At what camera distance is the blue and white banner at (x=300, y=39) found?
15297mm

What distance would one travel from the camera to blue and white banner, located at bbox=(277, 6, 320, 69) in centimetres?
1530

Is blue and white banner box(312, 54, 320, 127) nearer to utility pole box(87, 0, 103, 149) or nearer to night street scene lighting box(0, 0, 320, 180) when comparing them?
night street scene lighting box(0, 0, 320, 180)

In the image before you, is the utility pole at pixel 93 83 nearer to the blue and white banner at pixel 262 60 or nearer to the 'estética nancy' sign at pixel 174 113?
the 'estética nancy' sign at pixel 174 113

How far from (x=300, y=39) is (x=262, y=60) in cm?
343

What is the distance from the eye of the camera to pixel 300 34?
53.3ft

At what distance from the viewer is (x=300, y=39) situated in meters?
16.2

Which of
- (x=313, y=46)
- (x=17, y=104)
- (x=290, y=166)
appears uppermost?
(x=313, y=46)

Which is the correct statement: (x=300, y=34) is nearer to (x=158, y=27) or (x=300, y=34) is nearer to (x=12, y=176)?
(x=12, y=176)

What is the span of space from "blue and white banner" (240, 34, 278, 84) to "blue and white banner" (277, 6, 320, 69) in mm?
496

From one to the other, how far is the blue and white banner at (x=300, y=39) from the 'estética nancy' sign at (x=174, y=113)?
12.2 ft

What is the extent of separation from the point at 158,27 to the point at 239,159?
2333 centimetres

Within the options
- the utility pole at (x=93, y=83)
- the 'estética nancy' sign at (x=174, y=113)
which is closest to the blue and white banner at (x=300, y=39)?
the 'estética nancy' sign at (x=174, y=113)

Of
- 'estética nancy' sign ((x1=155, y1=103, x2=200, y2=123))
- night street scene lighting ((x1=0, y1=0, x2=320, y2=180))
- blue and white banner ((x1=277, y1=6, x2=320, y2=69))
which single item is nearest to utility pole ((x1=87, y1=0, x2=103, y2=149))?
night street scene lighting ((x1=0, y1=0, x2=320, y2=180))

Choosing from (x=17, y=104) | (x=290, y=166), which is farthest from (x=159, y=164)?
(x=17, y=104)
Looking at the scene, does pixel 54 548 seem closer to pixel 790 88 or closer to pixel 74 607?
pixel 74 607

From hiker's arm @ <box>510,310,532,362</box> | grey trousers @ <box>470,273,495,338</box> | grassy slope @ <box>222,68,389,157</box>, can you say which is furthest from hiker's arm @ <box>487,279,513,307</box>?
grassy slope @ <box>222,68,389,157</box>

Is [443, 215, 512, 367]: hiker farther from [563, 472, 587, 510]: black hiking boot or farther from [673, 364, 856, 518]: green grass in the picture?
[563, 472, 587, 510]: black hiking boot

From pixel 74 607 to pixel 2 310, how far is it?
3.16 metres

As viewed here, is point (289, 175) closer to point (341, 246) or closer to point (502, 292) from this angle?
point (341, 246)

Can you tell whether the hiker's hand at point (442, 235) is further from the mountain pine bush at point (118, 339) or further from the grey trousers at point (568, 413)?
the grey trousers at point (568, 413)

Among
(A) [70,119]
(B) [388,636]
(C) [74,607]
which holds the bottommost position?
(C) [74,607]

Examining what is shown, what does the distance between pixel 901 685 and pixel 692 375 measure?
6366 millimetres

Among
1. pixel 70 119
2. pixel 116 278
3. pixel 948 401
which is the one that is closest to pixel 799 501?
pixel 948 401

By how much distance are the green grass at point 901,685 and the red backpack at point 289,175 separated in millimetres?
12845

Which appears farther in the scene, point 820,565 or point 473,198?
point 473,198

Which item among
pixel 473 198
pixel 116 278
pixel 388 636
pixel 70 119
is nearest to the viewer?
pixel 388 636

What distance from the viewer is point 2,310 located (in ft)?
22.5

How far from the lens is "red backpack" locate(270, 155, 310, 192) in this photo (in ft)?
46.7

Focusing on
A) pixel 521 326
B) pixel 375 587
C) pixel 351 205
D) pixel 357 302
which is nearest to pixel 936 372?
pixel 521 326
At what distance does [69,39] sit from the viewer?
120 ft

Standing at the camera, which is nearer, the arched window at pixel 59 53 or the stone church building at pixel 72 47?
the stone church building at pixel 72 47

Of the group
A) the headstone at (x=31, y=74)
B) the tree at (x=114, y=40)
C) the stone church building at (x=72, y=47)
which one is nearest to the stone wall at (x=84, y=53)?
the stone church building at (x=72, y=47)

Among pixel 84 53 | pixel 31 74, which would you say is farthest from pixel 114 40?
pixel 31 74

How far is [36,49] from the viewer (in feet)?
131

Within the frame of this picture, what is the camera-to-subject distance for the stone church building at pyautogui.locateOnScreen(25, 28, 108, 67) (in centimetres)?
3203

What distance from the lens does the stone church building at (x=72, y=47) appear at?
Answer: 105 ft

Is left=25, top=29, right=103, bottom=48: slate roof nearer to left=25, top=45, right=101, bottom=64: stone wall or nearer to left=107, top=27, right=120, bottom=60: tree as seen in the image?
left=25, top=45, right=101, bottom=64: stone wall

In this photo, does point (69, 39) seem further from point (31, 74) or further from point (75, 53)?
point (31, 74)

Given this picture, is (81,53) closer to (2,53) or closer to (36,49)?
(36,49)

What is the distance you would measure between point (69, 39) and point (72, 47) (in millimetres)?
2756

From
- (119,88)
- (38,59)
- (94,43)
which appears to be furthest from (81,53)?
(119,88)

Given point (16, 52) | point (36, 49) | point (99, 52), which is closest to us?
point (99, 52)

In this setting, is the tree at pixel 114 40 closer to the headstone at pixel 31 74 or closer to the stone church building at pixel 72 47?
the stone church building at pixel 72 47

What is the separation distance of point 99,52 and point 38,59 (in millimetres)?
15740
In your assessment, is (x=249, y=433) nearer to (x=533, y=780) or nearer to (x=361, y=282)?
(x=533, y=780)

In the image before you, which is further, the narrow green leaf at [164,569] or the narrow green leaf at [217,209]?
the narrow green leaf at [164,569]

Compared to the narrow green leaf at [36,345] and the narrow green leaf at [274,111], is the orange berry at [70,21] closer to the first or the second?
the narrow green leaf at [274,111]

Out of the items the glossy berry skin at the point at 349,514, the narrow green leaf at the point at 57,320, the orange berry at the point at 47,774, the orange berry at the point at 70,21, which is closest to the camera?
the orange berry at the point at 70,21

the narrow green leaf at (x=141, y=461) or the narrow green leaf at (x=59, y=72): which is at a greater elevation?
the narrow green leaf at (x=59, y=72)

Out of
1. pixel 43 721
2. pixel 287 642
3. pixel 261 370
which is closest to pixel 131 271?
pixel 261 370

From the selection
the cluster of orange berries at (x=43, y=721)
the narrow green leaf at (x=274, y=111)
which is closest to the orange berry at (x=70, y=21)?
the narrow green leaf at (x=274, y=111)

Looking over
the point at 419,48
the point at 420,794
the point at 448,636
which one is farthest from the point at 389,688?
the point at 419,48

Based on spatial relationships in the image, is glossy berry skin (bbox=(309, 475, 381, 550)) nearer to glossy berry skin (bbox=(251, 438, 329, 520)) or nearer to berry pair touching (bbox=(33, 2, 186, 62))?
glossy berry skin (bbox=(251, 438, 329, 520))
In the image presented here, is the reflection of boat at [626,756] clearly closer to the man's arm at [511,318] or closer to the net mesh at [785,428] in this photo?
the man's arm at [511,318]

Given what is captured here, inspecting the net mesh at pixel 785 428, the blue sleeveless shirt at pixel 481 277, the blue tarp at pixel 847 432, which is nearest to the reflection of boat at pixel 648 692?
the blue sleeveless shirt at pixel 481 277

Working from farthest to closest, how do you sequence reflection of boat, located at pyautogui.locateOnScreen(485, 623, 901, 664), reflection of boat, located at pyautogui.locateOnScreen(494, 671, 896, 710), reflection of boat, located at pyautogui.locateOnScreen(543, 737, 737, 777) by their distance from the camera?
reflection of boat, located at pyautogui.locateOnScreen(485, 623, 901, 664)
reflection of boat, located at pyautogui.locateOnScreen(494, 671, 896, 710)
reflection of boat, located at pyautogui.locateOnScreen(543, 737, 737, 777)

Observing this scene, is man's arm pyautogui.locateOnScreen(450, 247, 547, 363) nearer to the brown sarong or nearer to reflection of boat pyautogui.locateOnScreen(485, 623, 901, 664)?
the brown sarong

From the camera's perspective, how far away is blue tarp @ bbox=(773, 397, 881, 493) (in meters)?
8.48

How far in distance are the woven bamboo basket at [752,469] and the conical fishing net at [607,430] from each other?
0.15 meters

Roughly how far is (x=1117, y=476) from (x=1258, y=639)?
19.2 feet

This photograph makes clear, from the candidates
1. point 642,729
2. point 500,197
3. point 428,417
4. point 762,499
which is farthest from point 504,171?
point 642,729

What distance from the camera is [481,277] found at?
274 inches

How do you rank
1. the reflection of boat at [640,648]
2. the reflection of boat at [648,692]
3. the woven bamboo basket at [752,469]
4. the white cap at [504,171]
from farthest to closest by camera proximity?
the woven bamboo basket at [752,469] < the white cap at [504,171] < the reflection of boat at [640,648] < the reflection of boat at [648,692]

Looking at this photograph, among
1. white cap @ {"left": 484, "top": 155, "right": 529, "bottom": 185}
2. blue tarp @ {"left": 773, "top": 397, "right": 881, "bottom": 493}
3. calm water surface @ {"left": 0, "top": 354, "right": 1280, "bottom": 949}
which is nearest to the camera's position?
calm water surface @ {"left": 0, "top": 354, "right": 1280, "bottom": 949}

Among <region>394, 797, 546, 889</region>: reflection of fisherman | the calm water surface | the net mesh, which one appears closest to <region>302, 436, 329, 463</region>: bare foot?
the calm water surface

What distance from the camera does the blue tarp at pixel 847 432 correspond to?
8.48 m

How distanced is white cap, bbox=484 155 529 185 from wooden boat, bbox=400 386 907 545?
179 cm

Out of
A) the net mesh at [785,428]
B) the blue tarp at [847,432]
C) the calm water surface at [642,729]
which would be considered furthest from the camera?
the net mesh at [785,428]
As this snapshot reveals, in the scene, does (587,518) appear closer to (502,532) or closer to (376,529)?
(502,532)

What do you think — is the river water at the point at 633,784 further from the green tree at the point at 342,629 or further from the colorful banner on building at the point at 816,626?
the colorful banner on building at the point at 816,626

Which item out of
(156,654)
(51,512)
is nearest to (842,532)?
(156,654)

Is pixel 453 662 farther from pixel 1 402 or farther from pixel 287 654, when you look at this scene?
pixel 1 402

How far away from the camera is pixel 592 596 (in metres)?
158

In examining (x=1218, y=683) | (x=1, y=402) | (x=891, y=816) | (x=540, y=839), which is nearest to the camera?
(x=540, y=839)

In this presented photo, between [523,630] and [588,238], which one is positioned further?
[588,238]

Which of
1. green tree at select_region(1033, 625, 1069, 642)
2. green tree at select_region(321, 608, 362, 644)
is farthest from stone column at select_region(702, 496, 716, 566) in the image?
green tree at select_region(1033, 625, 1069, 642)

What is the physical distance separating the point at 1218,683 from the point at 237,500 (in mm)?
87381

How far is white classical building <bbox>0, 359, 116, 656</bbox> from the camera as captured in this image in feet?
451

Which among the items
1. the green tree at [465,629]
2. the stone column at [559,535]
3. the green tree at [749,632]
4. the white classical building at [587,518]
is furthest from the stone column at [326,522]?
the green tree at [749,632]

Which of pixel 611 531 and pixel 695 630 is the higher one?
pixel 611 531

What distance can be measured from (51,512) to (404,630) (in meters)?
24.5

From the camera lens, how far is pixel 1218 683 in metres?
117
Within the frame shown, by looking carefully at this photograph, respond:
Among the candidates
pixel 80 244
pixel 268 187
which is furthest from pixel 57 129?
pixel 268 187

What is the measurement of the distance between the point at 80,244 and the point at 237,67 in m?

WHAT YOU ARE ASKED TO DO:
Render the records from the line containing "Looking at the" through the line containing "6366 millimetres", both included, as a JSON list of strings. Use one string per line and omit blank lines.

CORRECT RESPONSE:
[
  "Looking at the scene, does pixel 54 548 seem closer to pixel 790 88 or closer to pixel 74 607?",
  "pixel 74 607",
  "From hiker's arm @ <box>510,310,532,362</box> | grey trousers @ <box>470,273,495,338</box> | grassy slope @ <box>222,68,389,157</box>, can you say which is furthest from hiker's arm @ <box>487,279,513,307</box>?",
  "grassy slope @ <box>222,68,389,157</box>",
  "Is [443, 215, 512, 367]: hiker farther from [563, 472, 587, 510]: black hiking boot or farther from [673, 364, 856, 518]: green grass in the picture?",
  "[563, 472, 587, 510]: black hiking boot",
  "From pixel 74 607 to pixel 2 310, how far is it?",
  "3.16 metres",
  "As viewed here, is point (289, 175) closer to point (341, 246) or closer to point (502, 292) from this angle?",
  "point (341, 246)",
  "Can you tell whether the hiker's hand at point (442, 235) is further from the mountain pine bush at point (118, 339) or further from the grey trousers at point (568, 413)?",
  "the grey trousers at point (568, 413)",
  "Among",
  "(A) [70,119]",
  "(B) [388,636]",
  "(C) [74,607]",
  "which holds the bottommost position?",
  "(C) [74,607]",
  "Examining what is shown, what does the distance between pixel 901 685 and pixel 692 375 measure?",
  "6366 millimetres"
]